7. La France a rempli son contrat

« L'équipe de France a été sur la même lignée que l'ensemble de la saison, même si elle a réussi à faire son tournoi (une 7e place au final, ndlr). Je ne pense pas qu'elle aurait pu faire plus que ce qu'elle a fait. La 7e place, c'est la performance de la France sur l'ensemble de la saison. Ils sont à leur niveau entre la 11e et la 12e place mondiale. Ils ont réussi à faire une première journée où ils ont été solides mentalement. Ils lâchent contre les Anglais (24-7, ndlr) qui sont un ton au-dessus par rapport à leur niveau.

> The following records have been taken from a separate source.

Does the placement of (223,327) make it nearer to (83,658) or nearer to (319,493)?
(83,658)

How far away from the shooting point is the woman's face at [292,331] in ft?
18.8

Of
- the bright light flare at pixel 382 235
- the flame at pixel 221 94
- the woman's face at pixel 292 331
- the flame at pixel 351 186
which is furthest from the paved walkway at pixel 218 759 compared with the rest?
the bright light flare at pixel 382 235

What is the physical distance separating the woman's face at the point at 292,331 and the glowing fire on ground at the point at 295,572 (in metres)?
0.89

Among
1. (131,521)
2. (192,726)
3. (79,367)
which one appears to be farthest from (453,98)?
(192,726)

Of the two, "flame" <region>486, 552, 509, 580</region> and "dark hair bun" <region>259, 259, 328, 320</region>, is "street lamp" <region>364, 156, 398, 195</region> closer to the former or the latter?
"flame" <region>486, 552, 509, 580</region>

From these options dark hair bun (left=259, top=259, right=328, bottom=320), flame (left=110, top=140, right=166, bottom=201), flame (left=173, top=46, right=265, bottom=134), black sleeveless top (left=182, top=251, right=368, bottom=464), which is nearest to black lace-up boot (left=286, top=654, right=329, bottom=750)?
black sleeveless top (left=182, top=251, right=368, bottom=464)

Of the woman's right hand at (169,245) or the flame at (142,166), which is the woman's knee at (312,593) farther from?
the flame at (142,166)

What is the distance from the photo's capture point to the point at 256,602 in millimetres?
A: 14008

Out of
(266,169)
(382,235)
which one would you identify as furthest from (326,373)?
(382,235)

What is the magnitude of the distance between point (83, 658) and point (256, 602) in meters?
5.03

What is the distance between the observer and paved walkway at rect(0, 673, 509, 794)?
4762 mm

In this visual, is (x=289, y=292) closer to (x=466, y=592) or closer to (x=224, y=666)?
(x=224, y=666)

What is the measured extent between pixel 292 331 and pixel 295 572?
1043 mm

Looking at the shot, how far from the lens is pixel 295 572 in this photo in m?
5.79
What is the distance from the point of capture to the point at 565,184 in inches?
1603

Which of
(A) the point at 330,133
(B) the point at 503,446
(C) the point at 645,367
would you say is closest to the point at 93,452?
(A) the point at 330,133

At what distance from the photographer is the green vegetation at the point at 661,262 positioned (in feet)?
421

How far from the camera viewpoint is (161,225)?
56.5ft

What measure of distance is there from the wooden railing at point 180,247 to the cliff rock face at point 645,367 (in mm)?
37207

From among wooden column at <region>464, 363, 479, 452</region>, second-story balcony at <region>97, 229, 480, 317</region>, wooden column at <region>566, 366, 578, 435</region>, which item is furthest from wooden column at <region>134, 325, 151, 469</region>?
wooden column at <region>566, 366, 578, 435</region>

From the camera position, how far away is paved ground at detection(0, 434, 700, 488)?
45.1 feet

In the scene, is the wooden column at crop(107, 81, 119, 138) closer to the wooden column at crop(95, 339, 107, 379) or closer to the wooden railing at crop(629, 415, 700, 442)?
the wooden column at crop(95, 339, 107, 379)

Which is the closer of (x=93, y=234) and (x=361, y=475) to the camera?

« La saison montre que face à de grosses nations, la France a du mal à dérouler son jeu. Le point qu'il faut mettre en avant, c'est le manque de réalisme des Français. C'est l'équipe qui a perdu le plus de ballons dans la zone des 22 mètres sur le tournoi de Paris. Ils ont perdu 8 ballons, soit un ratio de 62%, c'est le plus bas du tournoi. On ne peut pas se permettre de perdre autant de ballons proche des 22 mètres. C'est là le point noir côté français, ce réalisme en bout de ligne.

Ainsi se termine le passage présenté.